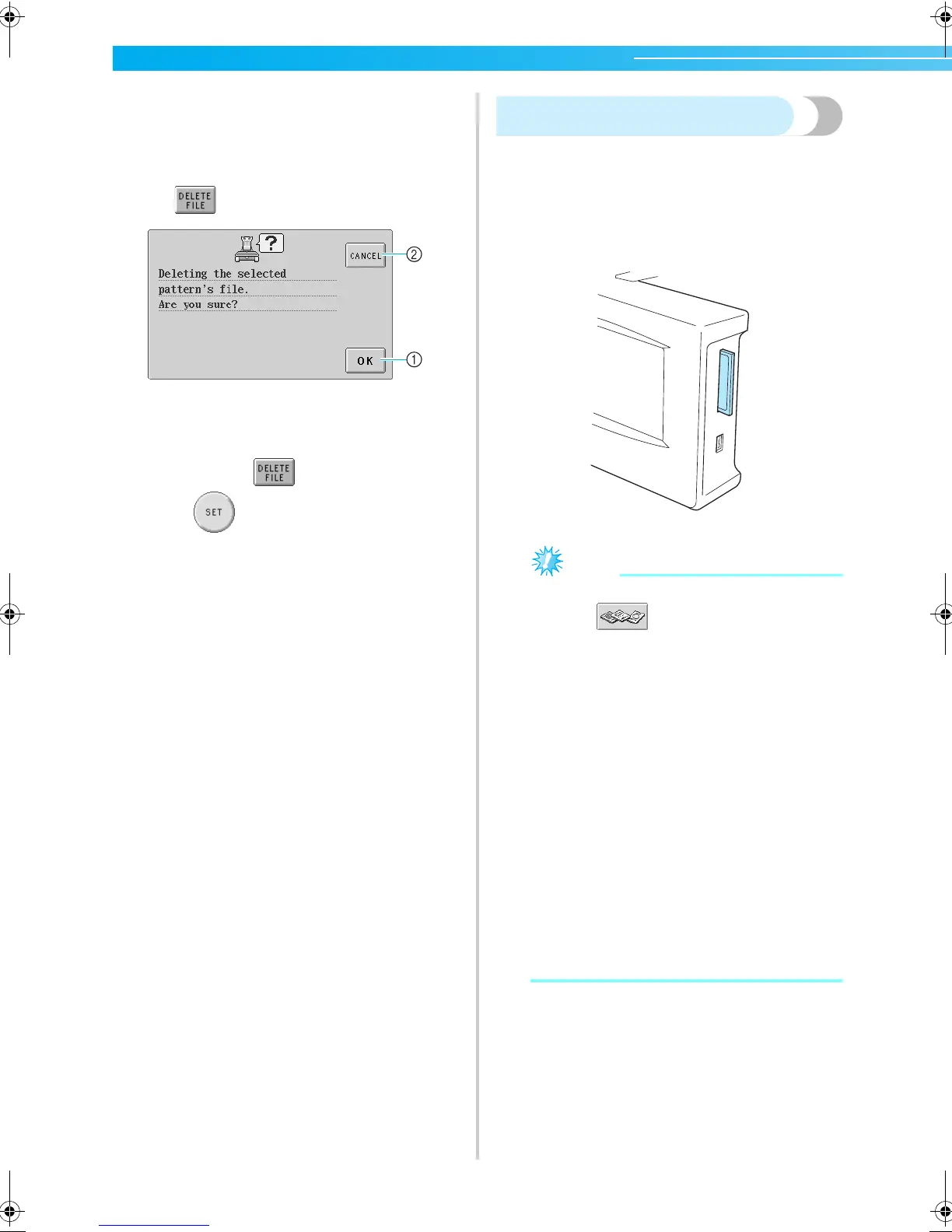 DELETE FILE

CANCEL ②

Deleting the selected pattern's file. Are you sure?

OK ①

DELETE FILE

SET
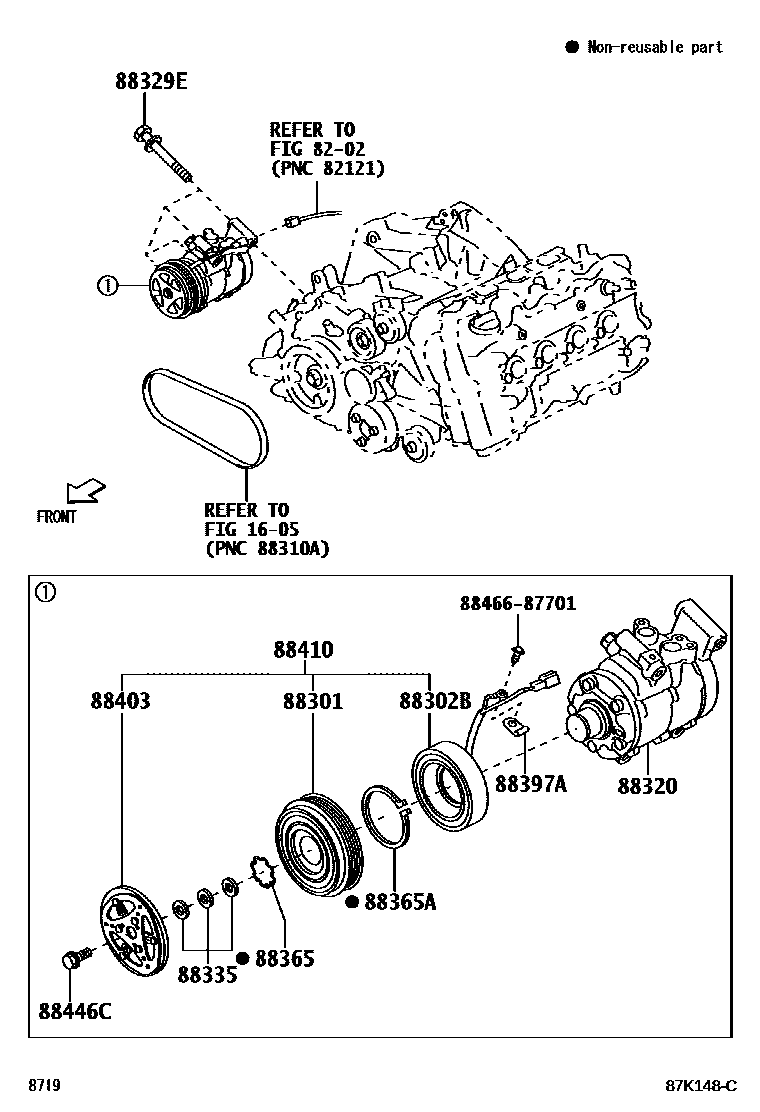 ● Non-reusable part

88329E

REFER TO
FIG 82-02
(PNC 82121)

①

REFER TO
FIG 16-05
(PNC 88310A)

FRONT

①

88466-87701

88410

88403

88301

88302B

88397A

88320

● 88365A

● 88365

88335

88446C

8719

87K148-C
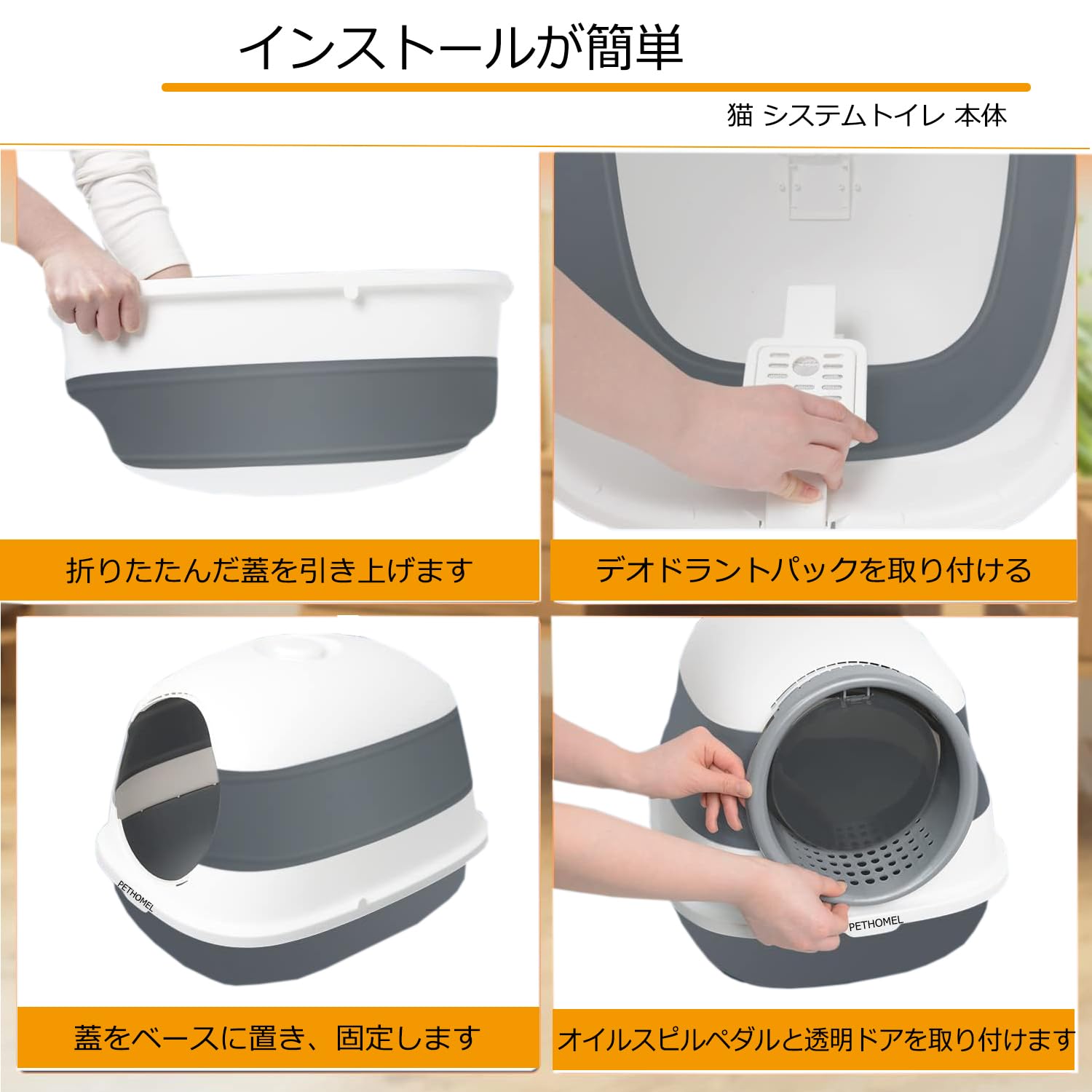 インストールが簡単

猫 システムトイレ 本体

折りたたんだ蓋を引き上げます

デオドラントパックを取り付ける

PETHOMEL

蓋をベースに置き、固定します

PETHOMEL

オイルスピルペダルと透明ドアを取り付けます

- - - - -

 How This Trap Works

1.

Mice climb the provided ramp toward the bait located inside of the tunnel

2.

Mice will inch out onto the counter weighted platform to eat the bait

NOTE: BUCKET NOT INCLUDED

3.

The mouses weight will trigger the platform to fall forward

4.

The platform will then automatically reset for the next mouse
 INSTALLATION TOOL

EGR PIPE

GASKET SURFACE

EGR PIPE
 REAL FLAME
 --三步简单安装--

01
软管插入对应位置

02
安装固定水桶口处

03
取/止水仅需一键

- - - - -

* [Work item]: Show each line of the material above where "will" occurs.

* [Exercise result]:
Mice will inch out onto the counter weighted platform to eat the bait
The mouses weight will trigger the platform to fall forward
The platform will then automatically reset for the next mouse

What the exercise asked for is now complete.